4 dic 2008

Novice problems with LibSVM

If you are dealing with LibSVM, you mus remember the following:
  • When building sparse vectors using datatype svm_node, be careful with allocating keys in ascending order. This is clearly specified in the documentation, but sometimes we are too lazy to read it before.
  • By default, the outputs of LibSVM, when doing classification are one of {-1,1}. So, do not wait to get real outputs (for instance, distance to the hyperplane), unless you hack the code yourself. If you are doing text categorization, this is good to measure (macro/micro) F1, but not to get a good accuracy.
  • You must first preprocess your feature vectors! Joachims proposes using a tf * idf, followed by a L2 normalization (classical Euclidean norm). This is valid for text classification, translating every coordinate value to the interval [0,1]. Other normalization schemes are valid for "classic" classification problems like iris and so (in those cases, the different atributes are scaled independently to [0,1]).

Material provided:
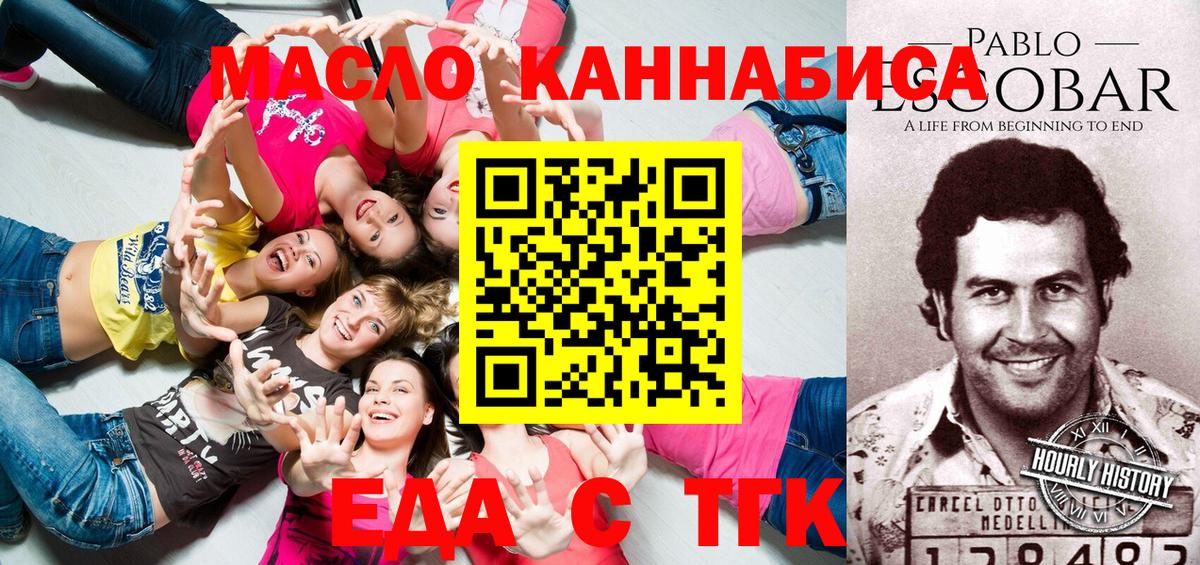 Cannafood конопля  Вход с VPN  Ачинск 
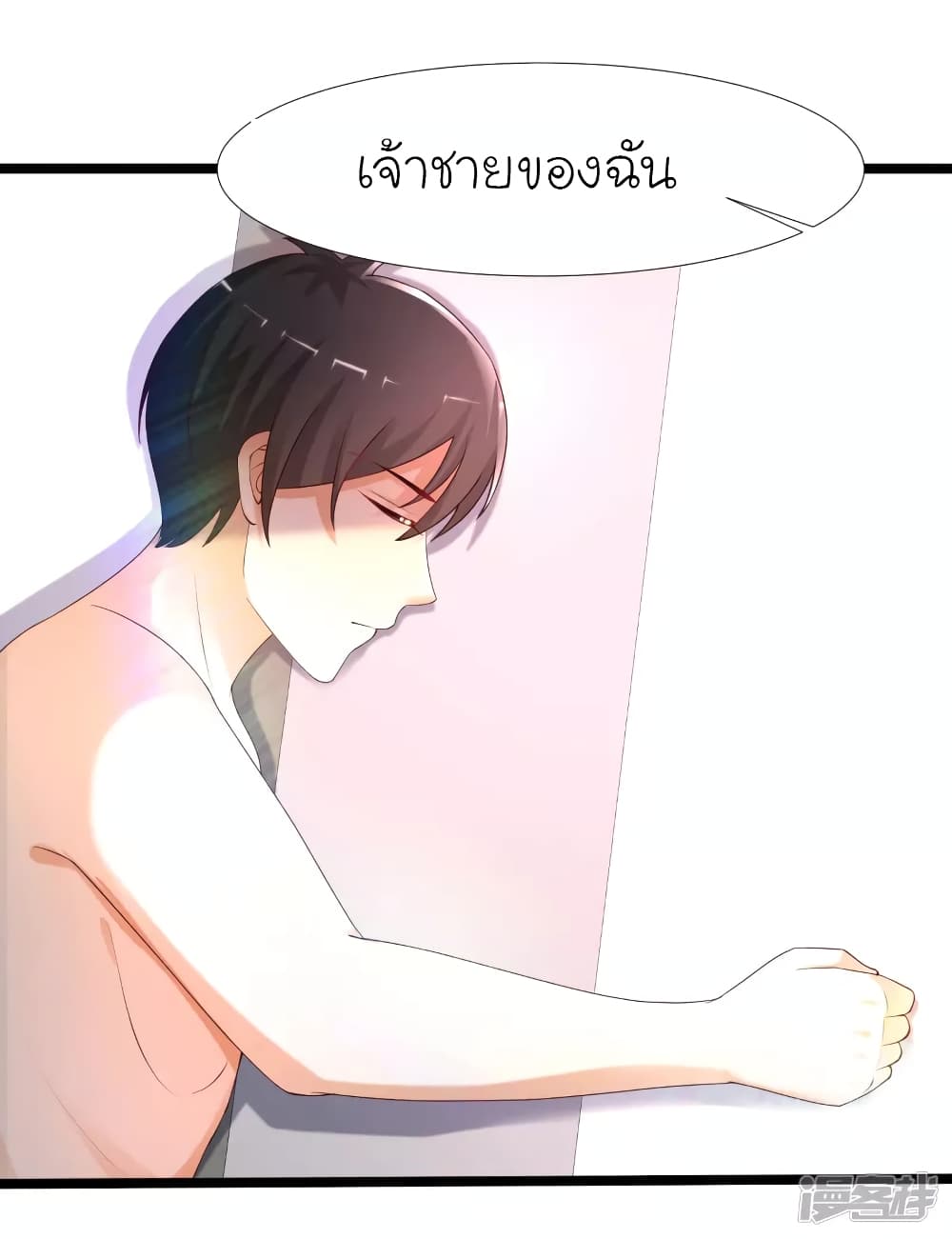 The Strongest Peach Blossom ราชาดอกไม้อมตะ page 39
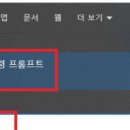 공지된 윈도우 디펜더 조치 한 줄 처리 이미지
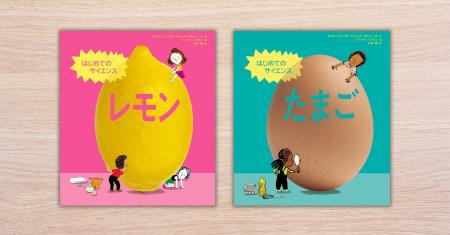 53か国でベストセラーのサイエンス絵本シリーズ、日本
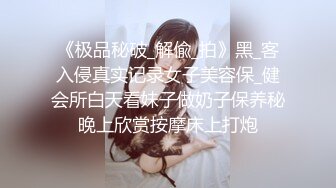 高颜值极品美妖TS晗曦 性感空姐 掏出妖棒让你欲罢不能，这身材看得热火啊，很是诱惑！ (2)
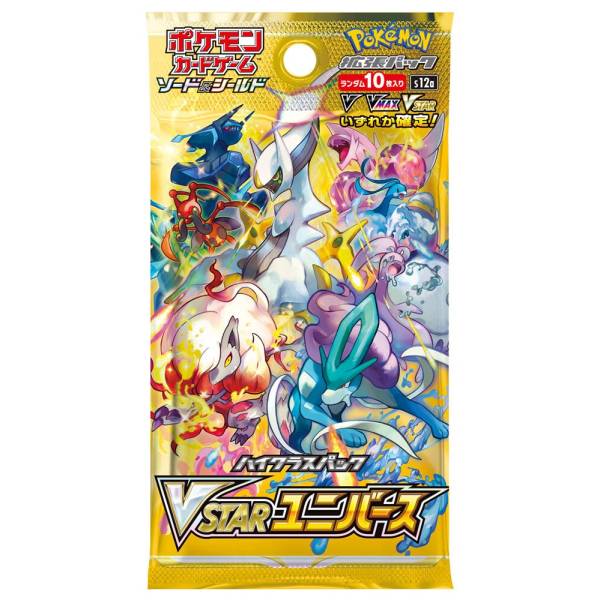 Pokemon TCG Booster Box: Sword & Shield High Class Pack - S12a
--
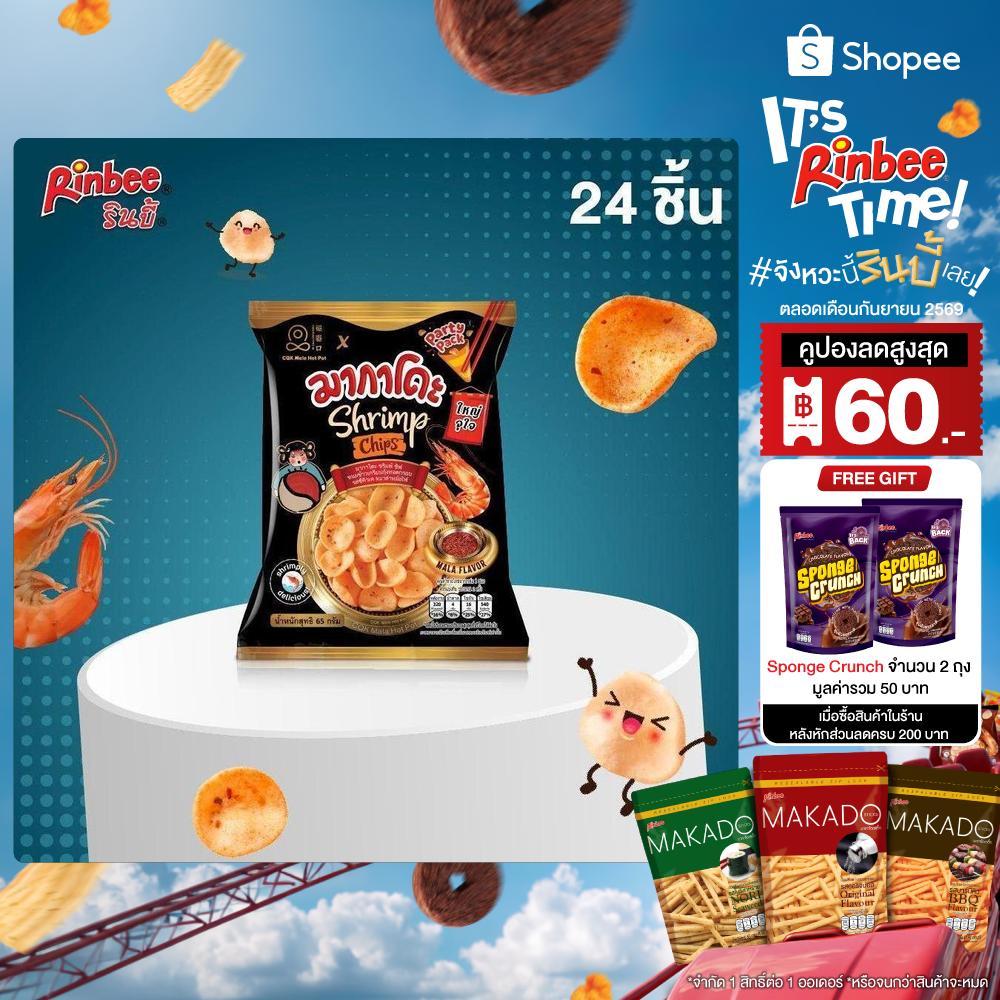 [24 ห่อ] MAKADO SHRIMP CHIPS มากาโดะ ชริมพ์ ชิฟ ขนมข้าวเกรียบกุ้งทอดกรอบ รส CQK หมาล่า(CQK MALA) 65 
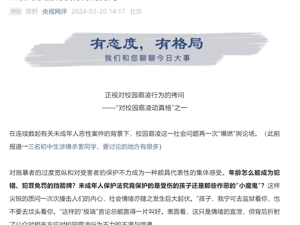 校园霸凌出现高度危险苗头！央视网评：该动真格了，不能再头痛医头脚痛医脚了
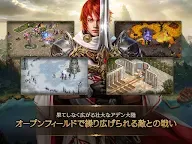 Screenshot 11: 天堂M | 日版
---
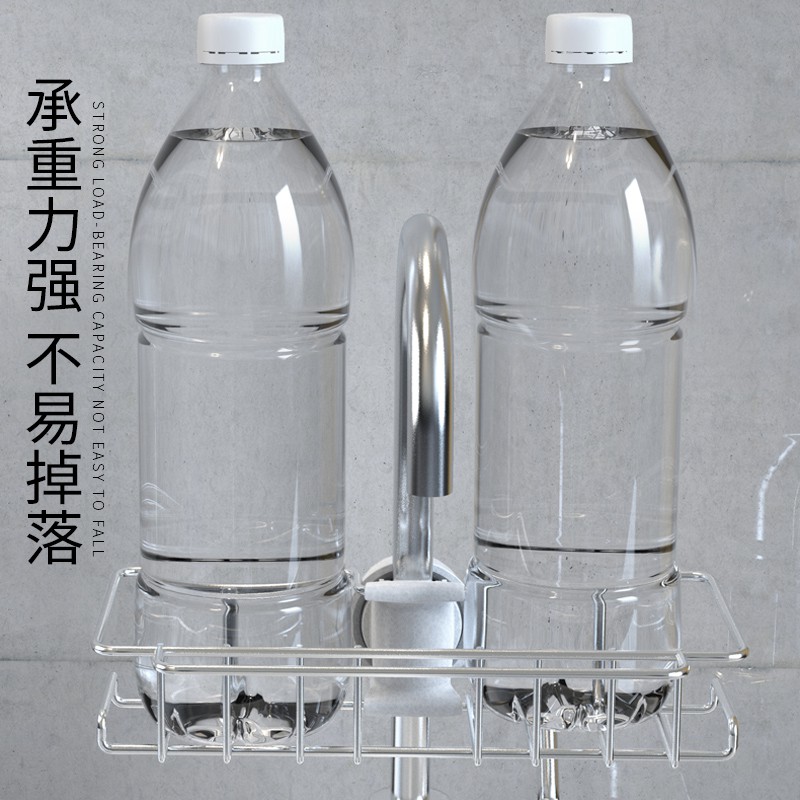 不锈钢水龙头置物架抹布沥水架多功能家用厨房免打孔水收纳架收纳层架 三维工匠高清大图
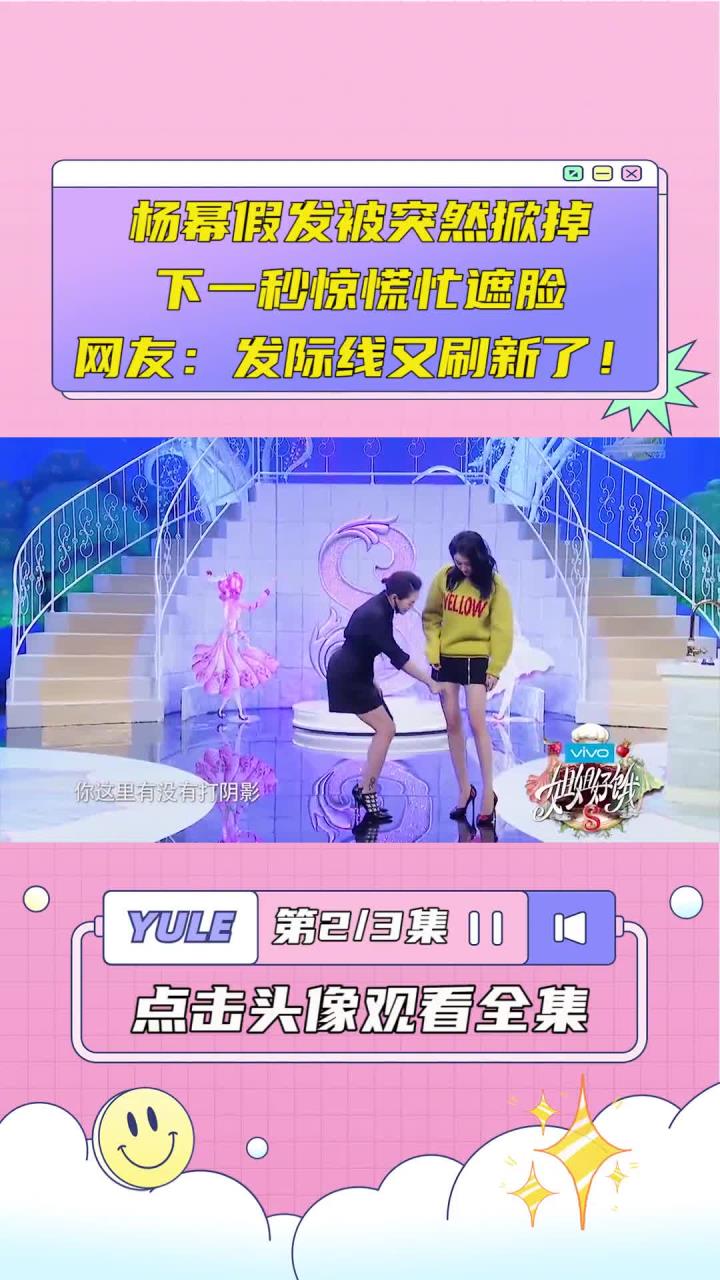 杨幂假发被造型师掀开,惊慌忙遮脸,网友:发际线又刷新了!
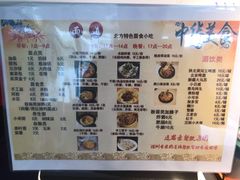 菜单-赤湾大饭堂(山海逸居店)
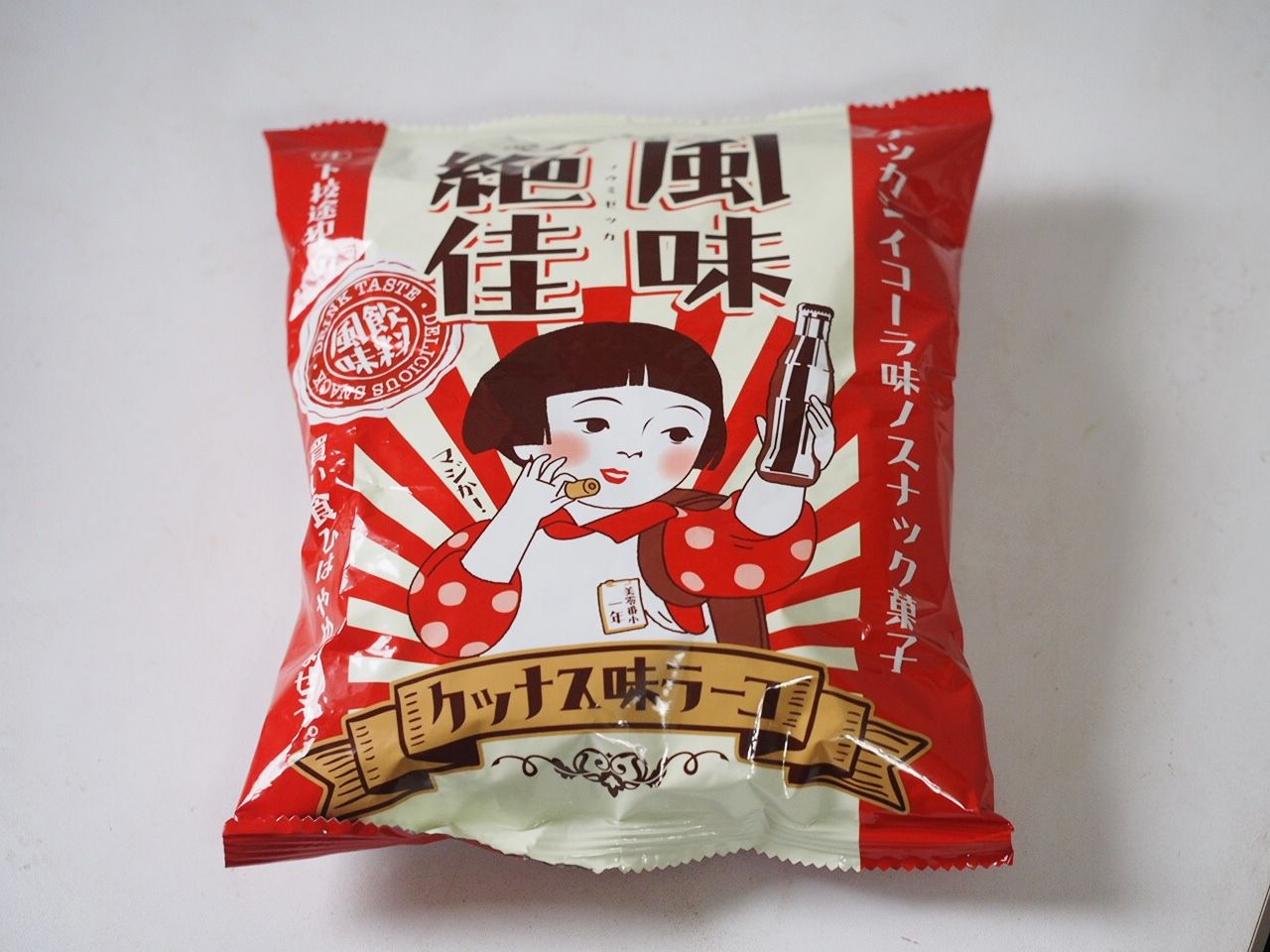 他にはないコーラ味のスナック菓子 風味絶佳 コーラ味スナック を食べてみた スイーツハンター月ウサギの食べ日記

Complete the following:
- 1) Return the passage of the LibSVM post from "If you are dealing" up to and including "read it before.".
- 2) In the LibSVM post, what preprocessing does Joachims propose for feature vectors?
The records stand apart from the LibSVM post as separate material.

Task-by-task answers:
- 1)
If you are dealing with LibSVM, you mus remember the following:
  • When building sparse vectors using datatype svm_node, be careful with allocating keys in ascending order. This is clearly specified in the documentation, but sometimes we are too lazy to read it before.

- 2) A tf * idf weighting, followed by an L2 normalization (the classical Euclidean norm).